After several years of pandemic and supply chain madness, fertilizer producers have finally ironed out the kinks in their production processes. But the hot start to summer means that natural gas prices nearly doubled between late March and mid-June.
Nearby natural gas contracts broached six-month highs in mid-June, leaving fertilizer producers saddled with a sudden spike in input costs during peak summer production to restock supplies.
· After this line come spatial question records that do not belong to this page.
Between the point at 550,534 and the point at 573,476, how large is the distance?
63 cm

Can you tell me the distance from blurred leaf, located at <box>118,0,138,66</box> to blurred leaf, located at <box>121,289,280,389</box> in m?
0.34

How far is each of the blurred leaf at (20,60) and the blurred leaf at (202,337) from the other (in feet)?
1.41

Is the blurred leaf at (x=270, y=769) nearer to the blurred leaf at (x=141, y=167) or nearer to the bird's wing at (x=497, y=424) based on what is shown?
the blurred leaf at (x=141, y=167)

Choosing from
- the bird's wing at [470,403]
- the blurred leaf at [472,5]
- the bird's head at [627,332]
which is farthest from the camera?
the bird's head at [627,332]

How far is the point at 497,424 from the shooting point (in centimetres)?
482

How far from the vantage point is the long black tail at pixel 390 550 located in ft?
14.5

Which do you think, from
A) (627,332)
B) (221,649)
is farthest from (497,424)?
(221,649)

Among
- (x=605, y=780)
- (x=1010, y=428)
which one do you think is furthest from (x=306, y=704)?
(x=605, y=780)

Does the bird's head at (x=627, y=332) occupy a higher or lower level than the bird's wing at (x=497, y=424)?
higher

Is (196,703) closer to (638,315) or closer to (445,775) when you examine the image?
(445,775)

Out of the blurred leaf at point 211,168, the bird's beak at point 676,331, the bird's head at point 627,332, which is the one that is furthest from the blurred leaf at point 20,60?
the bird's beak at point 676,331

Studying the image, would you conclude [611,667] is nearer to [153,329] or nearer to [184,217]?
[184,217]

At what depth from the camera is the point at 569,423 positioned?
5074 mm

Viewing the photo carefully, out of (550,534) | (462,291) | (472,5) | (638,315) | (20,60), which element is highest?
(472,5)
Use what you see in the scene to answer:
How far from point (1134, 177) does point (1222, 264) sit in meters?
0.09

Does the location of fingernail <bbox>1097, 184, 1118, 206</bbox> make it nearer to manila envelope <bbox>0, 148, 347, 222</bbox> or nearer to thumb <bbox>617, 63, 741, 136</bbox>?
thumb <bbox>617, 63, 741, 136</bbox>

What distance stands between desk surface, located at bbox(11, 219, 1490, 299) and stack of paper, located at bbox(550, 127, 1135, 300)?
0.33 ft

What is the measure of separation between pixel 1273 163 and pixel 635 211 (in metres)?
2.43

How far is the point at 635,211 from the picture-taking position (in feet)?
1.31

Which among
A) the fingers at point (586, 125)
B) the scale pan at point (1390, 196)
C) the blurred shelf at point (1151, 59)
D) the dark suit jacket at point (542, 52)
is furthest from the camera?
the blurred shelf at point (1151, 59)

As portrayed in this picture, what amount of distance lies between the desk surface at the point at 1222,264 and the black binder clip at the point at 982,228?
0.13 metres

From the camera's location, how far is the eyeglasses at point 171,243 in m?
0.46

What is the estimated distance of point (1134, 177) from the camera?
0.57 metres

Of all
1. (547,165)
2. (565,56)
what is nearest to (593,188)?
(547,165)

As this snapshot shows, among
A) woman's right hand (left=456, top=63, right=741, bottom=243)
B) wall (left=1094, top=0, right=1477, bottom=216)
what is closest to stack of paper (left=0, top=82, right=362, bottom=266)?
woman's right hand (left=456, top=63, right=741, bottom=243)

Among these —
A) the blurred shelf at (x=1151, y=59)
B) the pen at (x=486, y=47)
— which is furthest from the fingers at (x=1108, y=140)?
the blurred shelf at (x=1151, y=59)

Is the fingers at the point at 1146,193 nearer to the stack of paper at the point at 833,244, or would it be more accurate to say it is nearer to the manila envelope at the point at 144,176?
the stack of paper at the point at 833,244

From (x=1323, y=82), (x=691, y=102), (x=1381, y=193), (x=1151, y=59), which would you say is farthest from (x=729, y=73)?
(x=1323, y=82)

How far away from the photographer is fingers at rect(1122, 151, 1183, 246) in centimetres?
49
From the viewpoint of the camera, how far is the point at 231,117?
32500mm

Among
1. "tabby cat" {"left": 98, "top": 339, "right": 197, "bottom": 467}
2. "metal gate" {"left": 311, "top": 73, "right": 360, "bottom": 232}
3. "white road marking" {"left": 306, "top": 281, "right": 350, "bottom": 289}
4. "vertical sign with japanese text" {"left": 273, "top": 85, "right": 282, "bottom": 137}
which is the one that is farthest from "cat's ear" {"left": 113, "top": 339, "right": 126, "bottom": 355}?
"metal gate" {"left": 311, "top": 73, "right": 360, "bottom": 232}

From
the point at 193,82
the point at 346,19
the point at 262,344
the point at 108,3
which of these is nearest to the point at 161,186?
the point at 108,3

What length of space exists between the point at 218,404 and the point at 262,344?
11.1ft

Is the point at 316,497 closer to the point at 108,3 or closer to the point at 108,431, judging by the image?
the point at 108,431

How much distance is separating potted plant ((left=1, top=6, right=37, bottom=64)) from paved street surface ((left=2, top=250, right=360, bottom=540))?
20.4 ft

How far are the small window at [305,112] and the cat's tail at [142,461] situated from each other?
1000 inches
That means that even though spring demand from farmers was robust this year, the higher input costs could limit fertilizer producers’ will to ramp up production volumes, particularly if prices are to remain below pandemic-era highs.
For farmers, that could mean that there aren’t going to be many breaks on fertilizer pricing, particularly as summer approaches. If you can find a good deal on fall or spring fertilizer supplies, or if you have the cash and storage capacity to eliminate some of that price risk for your operation, I suggest you take it.
I realize, however, that isn’t possible for all of our readership. Many producers need to plan for higher yields or other cost-saving measures to help offset the higher fertilizer costs that are expected down the road.